• **INFORMATION GIVEN**:
>>>
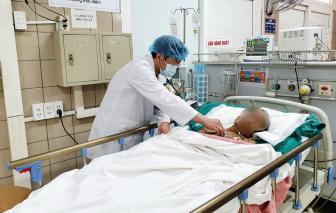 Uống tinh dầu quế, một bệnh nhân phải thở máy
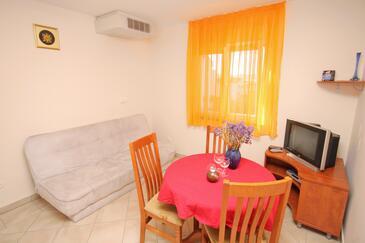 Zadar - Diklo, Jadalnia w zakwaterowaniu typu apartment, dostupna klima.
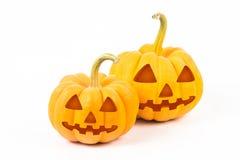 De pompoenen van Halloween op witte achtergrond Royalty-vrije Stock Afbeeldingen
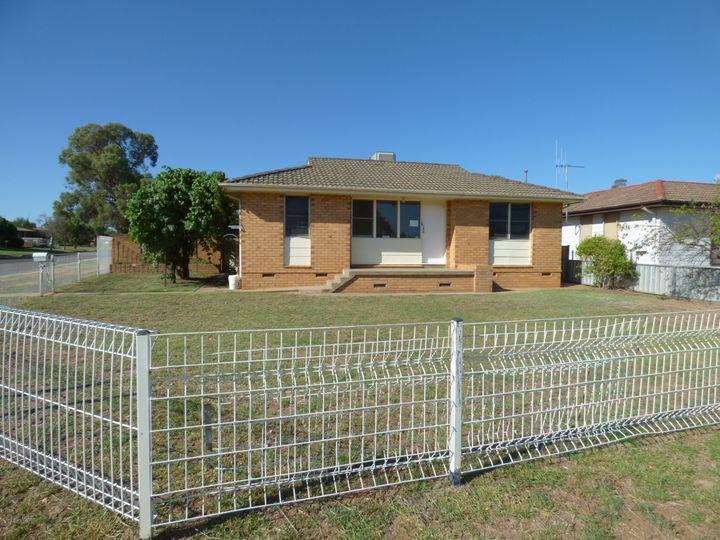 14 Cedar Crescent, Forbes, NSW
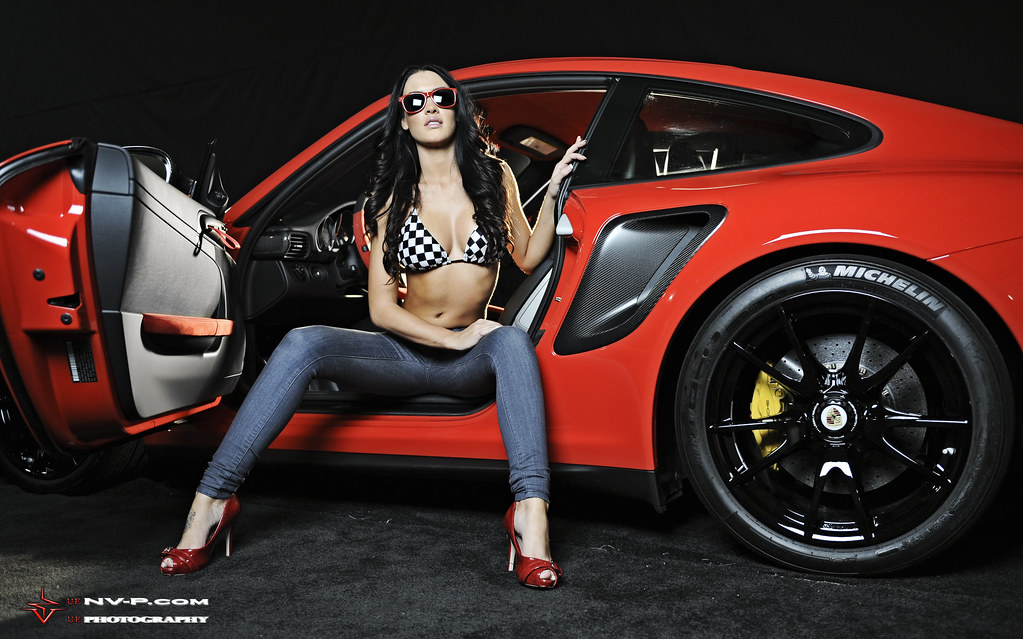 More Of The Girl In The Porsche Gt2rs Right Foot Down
<<<
Your task is to retype the listing exactly, without its pictures.

 Uống tinh dầu quế, một bệnh nhân phải thở máy
 Zadar - Diklo, Jadalnia w zakwaterowaniu typu apartment, dostupna klima.
 De pompoenen van Halloween op witte achtergrond Royalty-vrije Stock Afbeeldingen
 14 Cedar Crescent, Forbes, NSW
 More Of The Girl In The Porsche Gt2rs Right Foot Down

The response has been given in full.